Après une brève présentation de son parcours, Jean-Philippe Tessé a rappelé au public les étapes de la carrière de Oliveira, un cinéaste qu'il apprécie particulièrement. Mort à 106 ans, la légende raconte qu'il rajeunissait d'un an à chaque anniversaire. De Oliveira réalise son premier long-métrage, Aniki-Bobo en 1942. Puis il va connaître une certaine irrégularité dans sa production liée, notamment aux problèmes qu'il rencontre avec la censure, sous le régime de Salazar. Il faudra attendre les années 1970 pour qu'il commence à être reconnu au Portugal, alors qu'il n'a de cesse de parler du pays, dans ses œuvres.
En France, on commencera à s'intéresser au cinéaste qu'à partir des années 1980. Jean-Philippe Tessé considère que l'essentiel de la carrière de Manoel De Oliveira s'étend de ses 75 ans à ses 106 ans.

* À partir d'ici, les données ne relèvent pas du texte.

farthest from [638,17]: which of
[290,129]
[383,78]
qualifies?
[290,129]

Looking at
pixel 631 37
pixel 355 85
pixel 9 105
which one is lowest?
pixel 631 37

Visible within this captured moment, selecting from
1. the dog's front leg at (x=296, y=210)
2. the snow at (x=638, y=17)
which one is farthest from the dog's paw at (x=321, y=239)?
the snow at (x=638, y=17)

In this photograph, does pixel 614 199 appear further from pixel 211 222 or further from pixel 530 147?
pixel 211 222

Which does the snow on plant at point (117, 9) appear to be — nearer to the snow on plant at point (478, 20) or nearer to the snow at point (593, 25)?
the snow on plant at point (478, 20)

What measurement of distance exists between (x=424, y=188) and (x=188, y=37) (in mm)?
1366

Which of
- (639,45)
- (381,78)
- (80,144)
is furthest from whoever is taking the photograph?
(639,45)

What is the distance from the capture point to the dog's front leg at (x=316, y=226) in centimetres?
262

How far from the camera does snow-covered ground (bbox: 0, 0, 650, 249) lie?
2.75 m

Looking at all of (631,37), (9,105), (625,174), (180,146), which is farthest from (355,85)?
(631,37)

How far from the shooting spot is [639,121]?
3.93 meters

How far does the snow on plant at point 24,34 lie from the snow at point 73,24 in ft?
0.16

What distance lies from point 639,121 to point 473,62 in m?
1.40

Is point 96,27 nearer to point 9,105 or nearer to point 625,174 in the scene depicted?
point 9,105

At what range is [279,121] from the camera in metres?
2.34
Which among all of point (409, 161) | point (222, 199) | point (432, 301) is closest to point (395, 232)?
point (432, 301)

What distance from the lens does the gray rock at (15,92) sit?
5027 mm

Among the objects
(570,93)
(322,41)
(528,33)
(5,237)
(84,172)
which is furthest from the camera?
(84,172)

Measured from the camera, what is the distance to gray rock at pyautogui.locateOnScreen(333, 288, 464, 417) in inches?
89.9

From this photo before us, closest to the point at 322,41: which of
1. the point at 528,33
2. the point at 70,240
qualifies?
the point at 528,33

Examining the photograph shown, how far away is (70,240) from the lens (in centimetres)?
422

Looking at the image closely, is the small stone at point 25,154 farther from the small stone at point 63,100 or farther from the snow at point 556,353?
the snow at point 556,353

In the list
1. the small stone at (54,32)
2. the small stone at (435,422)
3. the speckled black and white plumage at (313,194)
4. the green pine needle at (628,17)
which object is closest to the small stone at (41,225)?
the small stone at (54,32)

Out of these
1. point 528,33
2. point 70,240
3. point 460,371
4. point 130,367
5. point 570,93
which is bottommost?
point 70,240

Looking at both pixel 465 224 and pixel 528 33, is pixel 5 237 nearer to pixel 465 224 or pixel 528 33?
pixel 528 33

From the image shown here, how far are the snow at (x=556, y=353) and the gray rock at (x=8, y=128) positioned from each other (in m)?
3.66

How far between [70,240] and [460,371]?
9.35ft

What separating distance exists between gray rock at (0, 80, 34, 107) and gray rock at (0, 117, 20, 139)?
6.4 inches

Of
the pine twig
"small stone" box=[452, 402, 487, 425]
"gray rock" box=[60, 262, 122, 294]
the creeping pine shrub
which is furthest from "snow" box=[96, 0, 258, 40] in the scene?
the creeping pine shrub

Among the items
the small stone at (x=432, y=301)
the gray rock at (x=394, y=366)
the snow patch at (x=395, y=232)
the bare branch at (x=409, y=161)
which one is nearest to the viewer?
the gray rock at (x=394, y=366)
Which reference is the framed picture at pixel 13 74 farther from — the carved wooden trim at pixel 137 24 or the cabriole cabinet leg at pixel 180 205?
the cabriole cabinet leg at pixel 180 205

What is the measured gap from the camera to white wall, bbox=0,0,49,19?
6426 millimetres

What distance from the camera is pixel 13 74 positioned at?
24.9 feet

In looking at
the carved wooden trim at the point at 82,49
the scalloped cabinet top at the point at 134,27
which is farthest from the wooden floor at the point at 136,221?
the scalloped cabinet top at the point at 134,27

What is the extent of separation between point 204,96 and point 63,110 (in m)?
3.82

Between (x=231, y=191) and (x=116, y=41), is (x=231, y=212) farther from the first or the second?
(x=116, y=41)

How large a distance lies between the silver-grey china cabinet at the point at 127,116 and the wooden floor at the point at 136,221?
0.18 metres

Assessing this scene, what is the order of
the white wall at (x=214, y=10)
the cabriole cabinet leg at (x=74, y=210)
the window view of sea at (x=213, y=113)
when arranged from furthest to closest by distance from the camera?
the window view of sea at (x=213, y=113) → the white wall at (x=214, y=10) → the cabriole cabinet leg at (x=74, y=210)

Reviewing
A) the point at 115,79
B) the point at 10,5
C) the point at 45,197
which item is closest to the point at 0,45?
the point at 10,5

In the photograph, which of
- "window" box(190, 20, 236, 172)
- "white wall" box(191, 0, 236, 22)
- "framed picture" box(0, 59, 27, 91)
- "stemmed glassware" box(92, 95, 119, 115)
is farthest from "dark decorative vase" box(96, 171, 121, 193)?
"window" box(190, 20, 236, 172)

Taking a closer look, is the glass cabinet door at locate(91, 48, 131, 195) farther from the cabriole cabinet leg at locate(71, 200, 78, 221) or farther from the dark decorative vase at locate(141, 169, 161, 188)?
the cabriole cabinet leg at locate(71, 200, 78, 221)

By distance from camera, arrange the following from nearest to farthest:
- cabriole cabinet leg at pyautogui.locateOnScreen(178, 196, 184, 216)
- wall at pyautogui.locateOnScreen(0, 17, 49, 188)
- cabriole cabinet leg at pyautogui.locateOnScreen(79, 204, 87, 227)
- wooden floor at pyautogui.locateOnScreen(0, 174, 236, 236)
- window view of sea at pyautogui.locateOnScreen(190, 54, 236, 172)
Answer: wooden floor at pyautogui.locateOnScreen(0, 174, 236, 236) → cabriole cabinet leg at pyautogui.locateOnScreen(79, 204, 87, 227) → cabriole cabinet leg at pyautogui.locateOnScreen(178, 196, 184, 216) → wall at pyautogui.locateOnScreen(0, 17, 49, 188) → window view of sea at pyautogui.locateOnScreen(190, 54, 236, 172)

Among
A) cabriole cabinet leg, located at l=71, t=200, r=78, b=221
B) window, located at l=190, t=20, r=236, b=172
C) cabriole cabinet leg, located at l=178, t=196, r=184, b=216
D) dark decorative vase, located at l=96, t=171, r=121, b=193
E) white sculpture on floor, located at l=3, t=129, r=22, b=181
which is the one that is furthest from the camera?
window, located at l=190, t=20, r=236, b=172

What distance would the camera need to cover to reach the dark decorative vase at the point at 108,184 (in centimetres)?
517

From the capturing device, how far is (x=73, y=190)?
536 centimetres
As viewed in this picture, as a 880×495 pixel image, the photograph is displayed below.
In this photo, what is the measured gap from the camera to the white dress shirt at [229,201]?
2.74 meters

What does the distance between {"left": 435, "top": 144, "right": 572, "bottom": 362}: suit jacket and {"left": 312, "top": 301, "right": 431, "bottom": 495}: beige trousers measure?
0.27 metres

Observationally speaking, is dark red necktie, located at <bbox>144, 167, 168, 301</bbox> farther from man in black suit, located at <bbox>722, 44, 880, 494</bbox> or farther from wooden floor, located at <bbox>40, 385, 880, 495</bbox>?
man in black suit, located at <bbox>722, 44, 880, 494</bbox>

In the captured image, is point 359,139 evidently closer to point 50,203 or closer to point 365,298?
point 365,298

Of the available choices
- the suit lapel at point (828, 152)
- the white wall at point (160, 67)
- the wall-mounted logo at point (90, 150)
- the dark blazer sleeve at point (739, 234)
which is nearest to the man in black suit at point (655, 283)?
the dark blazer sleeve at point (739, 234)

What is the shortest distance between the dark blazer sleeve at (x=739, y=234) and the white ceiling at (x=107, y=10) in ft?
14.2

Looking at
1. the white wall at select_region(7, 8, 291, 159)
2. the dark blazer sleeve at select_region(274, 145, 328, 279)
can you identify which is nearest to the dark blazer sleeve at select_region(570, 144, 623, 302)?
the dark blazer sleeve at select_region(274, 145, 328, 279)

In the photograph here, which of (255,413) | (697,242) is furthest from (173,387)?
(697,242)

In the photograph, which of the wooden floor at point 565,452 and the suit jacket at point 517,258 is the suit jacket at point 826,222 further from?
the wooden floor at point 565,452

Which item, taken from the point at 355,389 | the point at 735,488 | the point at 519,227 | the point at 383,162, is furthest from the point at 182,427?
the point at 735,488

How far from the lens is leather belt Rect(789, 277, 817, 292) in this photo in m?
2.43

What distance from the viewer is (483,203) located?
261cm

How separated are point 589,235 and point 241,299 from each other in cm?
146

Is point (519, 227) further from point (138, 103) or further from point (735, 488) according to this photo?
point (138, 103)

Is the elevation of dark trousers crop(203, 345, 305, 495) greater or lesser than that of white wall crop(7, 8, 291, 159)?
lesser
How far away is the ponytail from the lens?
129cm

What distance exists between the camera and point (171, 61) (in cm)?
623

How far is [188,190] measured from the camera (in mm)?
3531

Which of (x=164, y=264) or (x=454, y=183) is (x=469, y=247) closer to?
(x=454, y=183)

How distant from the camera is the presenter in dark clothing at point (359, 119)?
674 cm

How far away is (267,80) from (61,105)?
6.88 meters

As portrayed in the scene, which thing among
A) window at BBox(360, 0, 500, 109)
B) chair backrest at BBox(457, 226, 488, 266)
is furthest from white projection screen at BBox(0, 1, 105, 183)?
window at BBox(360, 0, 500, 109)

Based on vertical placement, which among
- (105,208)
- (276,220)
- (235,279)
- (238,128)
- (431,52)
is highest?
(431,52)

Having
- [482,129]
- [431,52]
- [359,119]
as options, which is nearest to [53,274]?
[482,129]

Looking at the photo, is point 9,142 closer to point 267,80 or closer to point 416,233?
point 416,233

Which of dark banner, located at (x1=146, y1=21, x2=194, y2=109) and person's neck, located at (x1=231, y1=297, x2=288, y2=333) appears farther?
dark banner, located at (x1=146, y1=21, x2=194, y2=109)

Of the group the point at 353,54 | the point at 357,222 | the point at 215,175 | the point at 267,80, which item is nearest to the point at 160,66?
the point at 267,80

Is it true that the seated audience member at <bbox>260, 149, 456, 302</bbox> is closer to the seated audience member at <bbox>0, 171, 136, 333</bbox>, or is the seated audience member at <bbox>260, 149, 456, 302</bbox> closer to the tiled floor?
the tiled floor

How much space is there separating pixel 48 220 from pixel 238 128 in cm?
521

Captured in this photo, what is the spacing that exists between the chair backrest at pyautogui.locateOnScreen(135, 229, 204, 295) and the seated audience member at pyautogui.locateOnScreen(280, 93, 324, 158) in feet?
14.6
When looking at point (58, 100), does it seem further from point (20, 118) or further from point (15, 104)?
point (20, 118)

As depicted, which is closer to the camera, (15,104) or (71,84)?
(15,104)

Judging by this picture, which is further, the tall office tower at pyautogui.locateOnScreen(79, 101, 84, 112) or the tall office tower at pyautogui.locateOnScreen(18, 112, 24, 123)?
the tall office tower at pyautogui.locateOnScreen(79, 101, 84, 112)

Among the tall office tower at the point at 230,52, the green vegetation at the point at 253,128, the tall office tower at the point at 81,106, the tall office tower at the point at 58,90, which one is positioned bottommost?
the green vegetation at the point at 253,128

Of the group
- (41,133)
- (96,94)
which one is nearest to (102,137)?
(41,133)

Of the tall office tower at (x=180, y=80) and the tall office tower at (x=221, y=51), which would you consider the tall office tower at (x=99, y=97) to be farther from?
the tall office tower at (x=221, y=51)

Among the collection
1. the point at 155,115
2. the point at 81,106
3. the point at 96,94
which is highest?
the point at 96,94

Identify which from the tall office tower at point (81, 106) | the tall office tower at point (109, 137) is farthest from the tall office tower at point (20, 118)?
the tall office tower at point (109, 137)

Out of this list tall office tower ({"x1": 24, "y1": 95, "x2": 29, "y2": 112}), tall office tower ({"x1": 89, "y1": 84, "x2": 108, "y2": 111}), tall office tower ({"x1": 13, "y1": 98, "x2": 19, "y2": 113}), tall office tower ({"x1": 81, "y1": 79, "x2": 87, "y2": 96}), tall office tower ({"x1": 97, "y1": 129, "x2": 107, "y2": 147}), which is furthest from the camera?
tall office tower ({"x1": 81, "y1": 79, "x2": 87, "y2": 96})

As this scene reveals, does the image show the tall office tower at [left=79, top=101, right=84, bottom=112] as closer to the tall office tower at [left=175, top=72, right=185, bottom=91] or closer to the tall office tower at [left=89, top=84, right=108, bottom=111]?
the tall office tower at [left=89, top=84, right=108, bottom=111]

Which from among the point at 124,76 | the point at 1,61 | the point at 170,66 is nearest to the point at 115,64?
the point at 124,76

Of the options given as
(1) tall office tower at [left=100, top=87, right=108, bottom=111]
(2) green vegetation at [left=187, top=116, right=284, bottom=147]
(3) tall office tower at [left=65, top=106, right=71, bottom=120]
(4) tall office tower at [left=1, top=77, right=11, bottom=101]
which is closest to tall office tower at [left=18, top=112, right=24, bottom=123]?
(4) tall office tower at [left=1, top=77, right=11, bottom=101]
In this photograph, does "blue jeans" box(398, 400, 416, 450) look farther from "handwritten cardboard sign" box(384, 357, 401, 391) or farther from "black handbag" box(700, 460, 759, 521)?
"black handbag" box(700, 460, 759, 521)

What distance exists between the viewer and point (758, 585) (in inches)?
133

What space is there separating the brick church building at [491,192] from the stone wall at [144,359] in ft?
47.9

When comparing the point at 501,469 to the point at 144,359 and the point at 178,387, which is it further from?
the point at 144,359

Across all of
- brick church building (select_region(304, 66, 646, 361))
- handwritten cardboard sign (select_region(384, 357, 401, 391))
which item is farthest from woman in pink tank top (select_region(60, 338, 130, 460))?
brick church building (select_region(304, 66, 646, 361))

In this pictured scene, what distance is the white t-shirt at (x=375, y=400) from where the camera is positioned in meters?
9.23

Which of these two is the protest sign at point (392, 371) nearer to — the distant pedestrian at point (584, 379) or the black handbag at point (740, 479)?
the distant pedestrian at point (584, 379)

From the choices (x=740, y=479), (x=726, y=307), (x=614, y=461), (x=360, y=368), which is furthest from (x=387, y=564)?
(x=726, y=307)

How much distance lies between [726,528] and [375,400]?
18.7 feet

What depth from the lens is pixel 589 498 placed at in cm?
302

Pour Tessé, le cinéaste avait encore des projets de films (au Brésil, notamment), avant que la mort ne le rattrape, en avril 2015. Jean-Philippe Tessé avait eu la chance de le rencontrer peu de temps avant sa mort, et il parle d'Oliveira comme d'une « force de la nature ». Il est revenu sur son expérience aux côtés du cinéaste portugais, lors du tournage de Gebo et l'ombre (en 2012). Téssé évoque un homme d'une « grande intelligence » qui se caractérisait par la « précision du regard » et son « sens du détail dans la composition du plan ». Pour clore cette partie introductive liée à la carrière de Oliveira, Tessé a évoqué les enjeux du cinéaste, dans l'ensemble de son œuvre, à la fois, une grande réflexion sur la civilisation européenne (et portugaise), et dans le même temps, une réflexion plus intime, sur la mort, sur le cinéma, sur les images en général. Enfin, il a donné quelques pistes pour envisager le film, celles sur lesquelles il souhaitait revenir au terme de la projection. Pour Jean-Philippe Tessé, le film est conçu comme une composition picturale en perspective, typique de la Renaissance (impliquant différentes clés de lecture) dès lors qu'on parvient à déceler les symboles. L’étrange affaire Angélica se caractérise, pour Tessé, comme un film aux aspects occultes qui demande aux spectateurs un travail de déchiffrement, ce qu'il a appelé « le mysticisme du caché ».
Lors du débat qui a fait suite à la projection de L’étrange affaire Angélica. Jean-Philippe Tessé a évoqué la genèse du film. La première version du scénario datant de 1952, d'une certaine manière, il est possible de sentir ces soixante années de travail, comme pour justifier cette impression d'intemporalité qui se dégage. Ainsi, on ne retrouve aucune (ou presque) référence au monde tel que nous le connaissons aujourd’hui. Cette première version aurait été écrite par le cinéaste à partir d'un souvenir. Celui d'une journée où Oliveira avait dû, lui-même, réaliser le portrait d'une morte, une cousine éloignée de sa femme, sur son lit de mort. Et c'est de ce mouvement de réglage typique de l’appareil Leica, lorsque l'image se dédouble, que l'idée lui est venue.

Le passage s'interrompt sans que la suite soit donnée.